[Data provided — start]

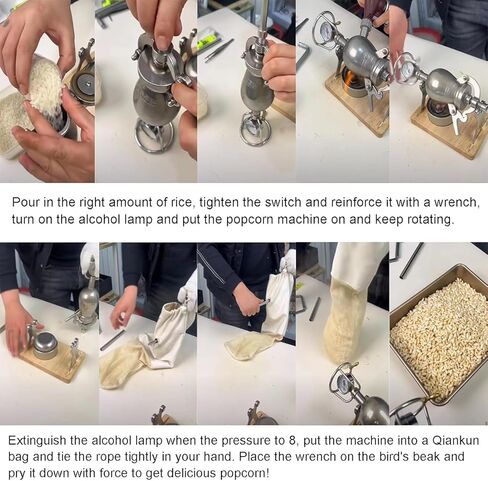 Pour in the right amount of rice, tighten the switch and reinforce it with a wrench, turn on the alcohol lamp and put the popcorn machine on and keep rotating.

Extinguish the alcohol lamp when the pressure to 8, put the machine into a Qiankun bag and tie the rope tightly in your hand. Place the wrench on the bird's beak and pry it down with force to get delicious popcorn!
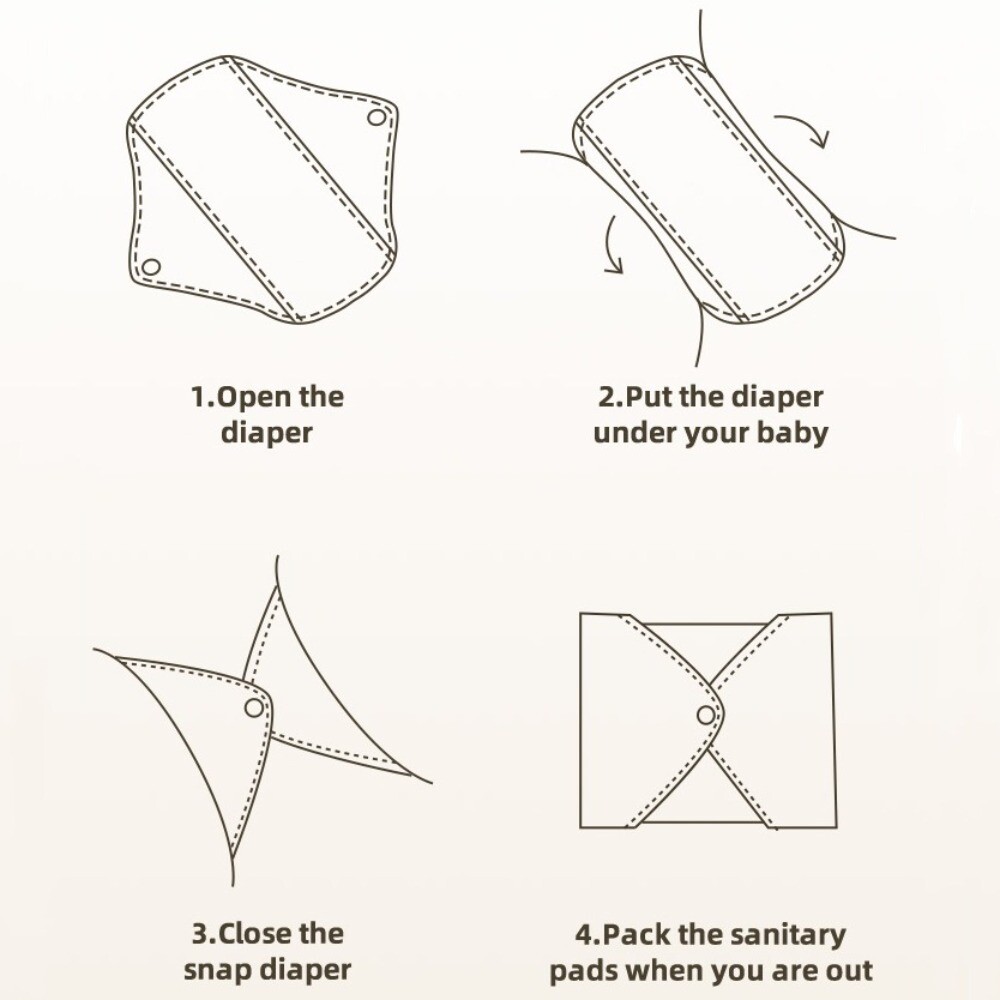 1.Open the diaper

2.Put the diaper under your baby

3.Close the snap diaper

4.Pack the sanitary pads when you are out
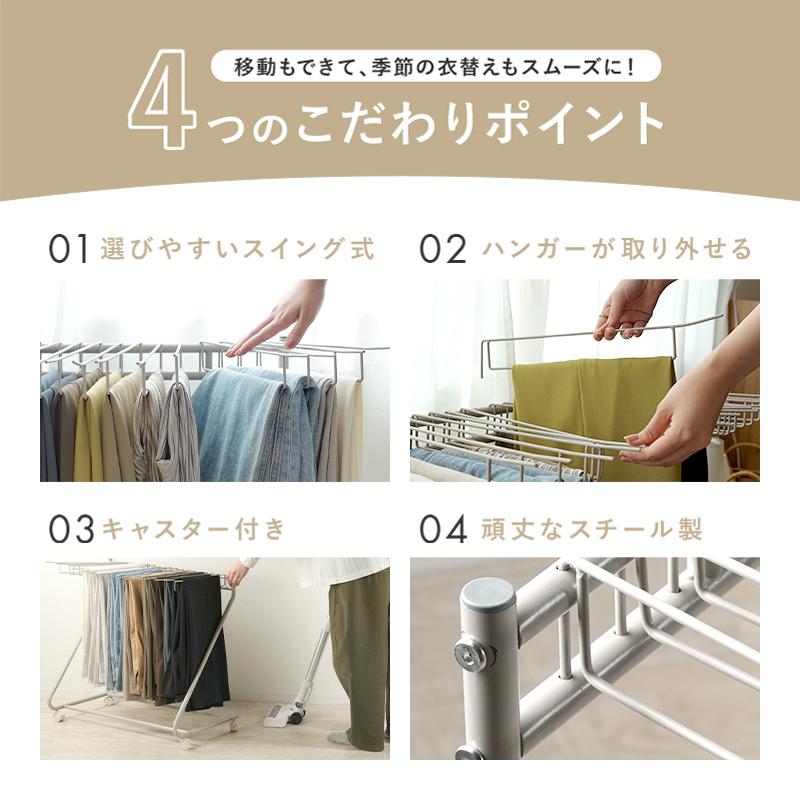 移動もできて、季節の衣替えもスムーズに！

4つのこだわりポイント

01 選びやすいスイング式

02 ハンガーが取り外せる

03 キャスター付き

04 頑丈なスチール製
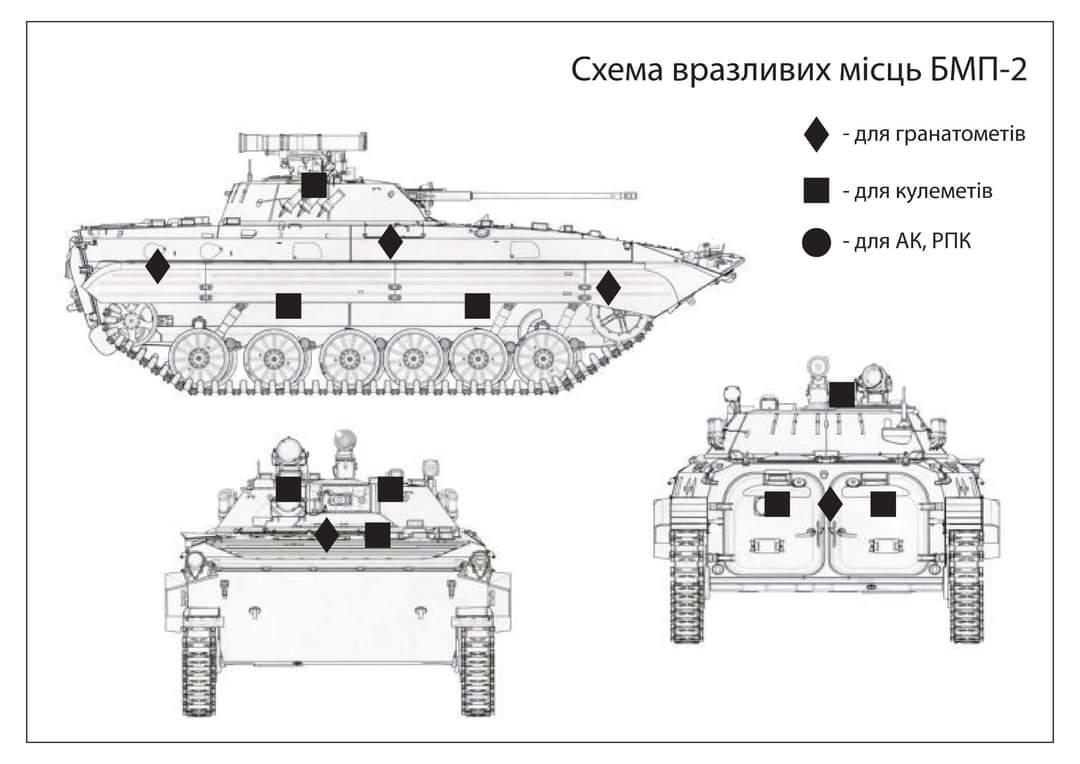 Схема вразливих місць БМП-2

- для гранатометів

- для кулеметів

- для АК, РПК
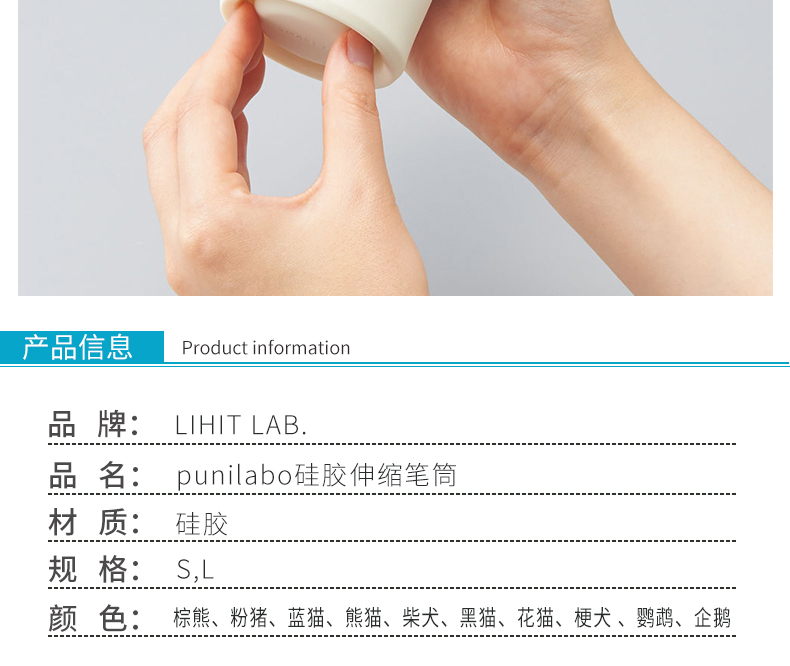 产品信息 Product information

品 牌： LIHIT LAB.

品 名： punilabo硅胶伸缩笔筒

材 质： 硅胶

规 格： S,L

颜 色： 棕熊、粉猪、蓝猫、熊猫、柴犬、黑猫、花猫、梗犬 、鹦鹉、企鹅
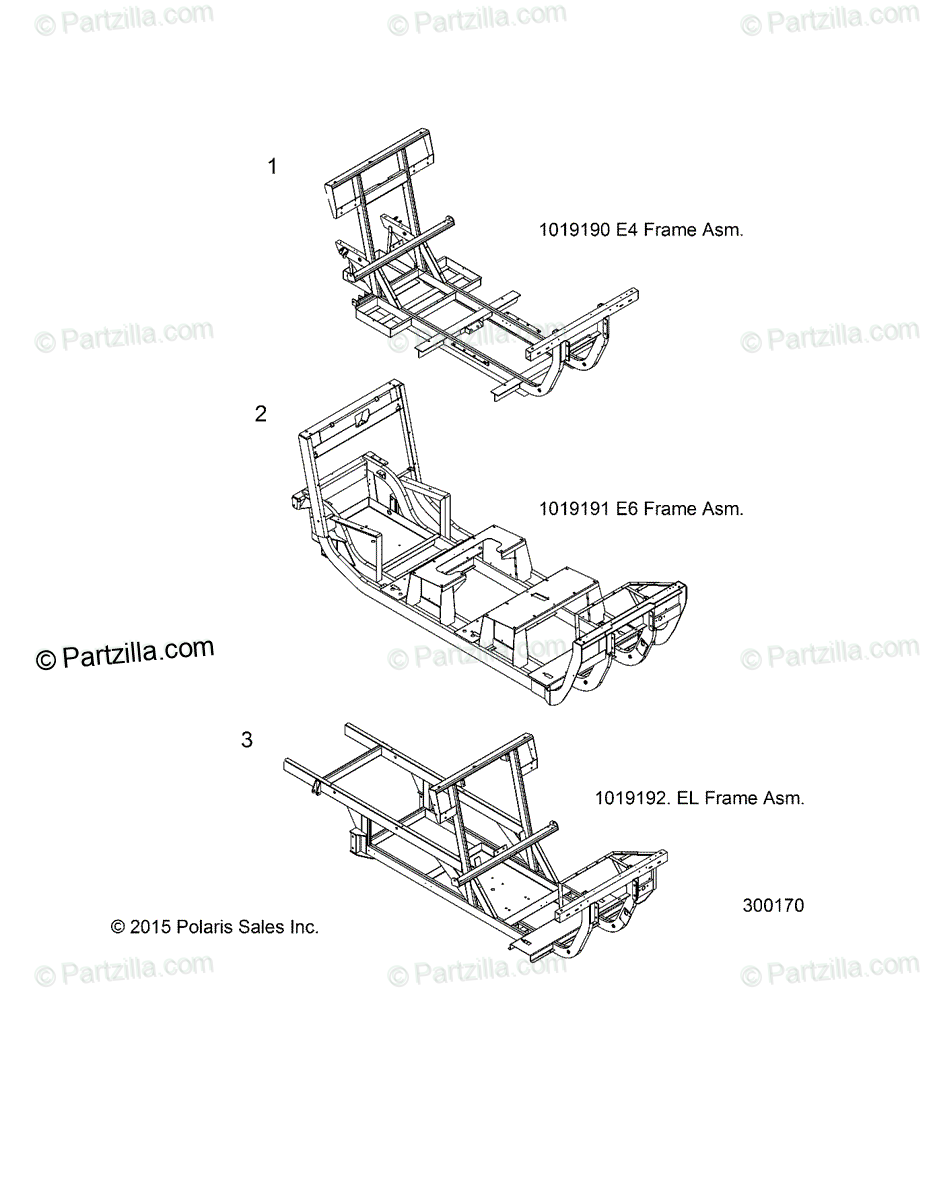 © Partzilla.com © Partzilla.com © Partzilla.com

1

1019190 E4 Frame Asm.

© Partzilla.com © Partzilla.com © Partzilla.com

2

1019191 E6 Frame Asm.

© Partzilla.com © Partzilla.com © Partzilla.com

3

1019192. EL Frame Asm.

300170

© 2015 Polaris Sales Inc.

© Partzilla.com © Partzilla.com © Partzilla.com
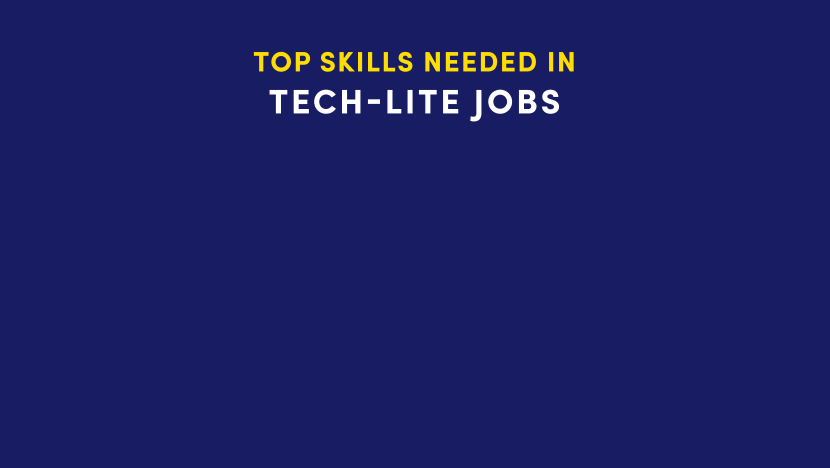 TOP SKILLS NEEDED IN
TECH-LITE JOBS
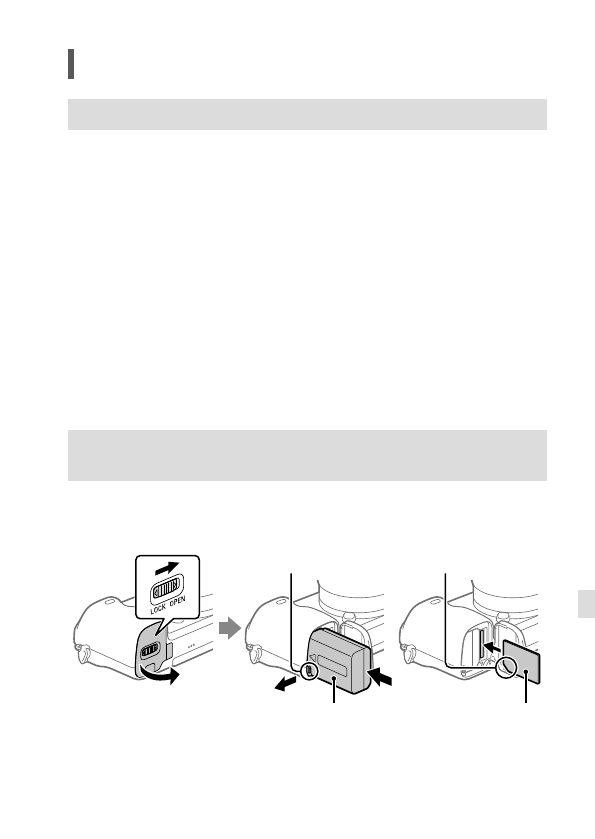 LOCK OPEN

[Data provided — finish]

_What to do_
An exact reproduction of the data is needed, with no pictures included.

_Completed exercise_
 Pour in the right amount of rice, tighten the switch and reinforce it with a wrench, turn on the alcohol lamp and put the popcorn machine on and keep rotating.

Extinguish the alcohol lamp when the pressure to 8, put the machine into a Qiankun bag and tie the rope tightly in your hand. Place the wrench on the bird's beak and pry it down with force to get delicious popcorn!
 1.Open the diaper

2.Put the diaper under your baby

3.Close the snap diaper

4.Pack the sanitary pads when you are out
 移動もできて、季節の衣替えもスムーズに！

4つのこだわりポイント

01 選びやすいスイング式

02 ハンガーが取り外せる

03 キャスター付き

04 頑丈なスチール製
 Схема вразливих місць БМП-2

- для гранатометів

- для кулеметів

- для АК, РПК
 产品信息 Product information

品 牌： LIHIT LAB.

品 名： punilabo硅胶伸缩笔筒

材 质： 硅胶

规 格： S,L

颜 色： 棕熊、粉猪、蓝猫、熊猫、柴犬、黑猫、花猫、梗犬 、鹦鹉、企鹅
 © Partzilla.com © Partzilla.com © Partzilla.com

1

1019190 E4 Frame Asm.

© Partzilla.com © Partzilla.com © Partzilla.com

2

1019191 E6 Frame Asm.

© Partzilla.com © Partzilla.com © Partzilla.com

3

1019192. EL Frame Asm.

300170

© 2015 Polaris Sales Inc.

© Partzilla.com © Partzilla.com © Partzilla.com
 TOP SKILLS NEEDED IN
TECH-LITE JOBS
 LOCK OPEN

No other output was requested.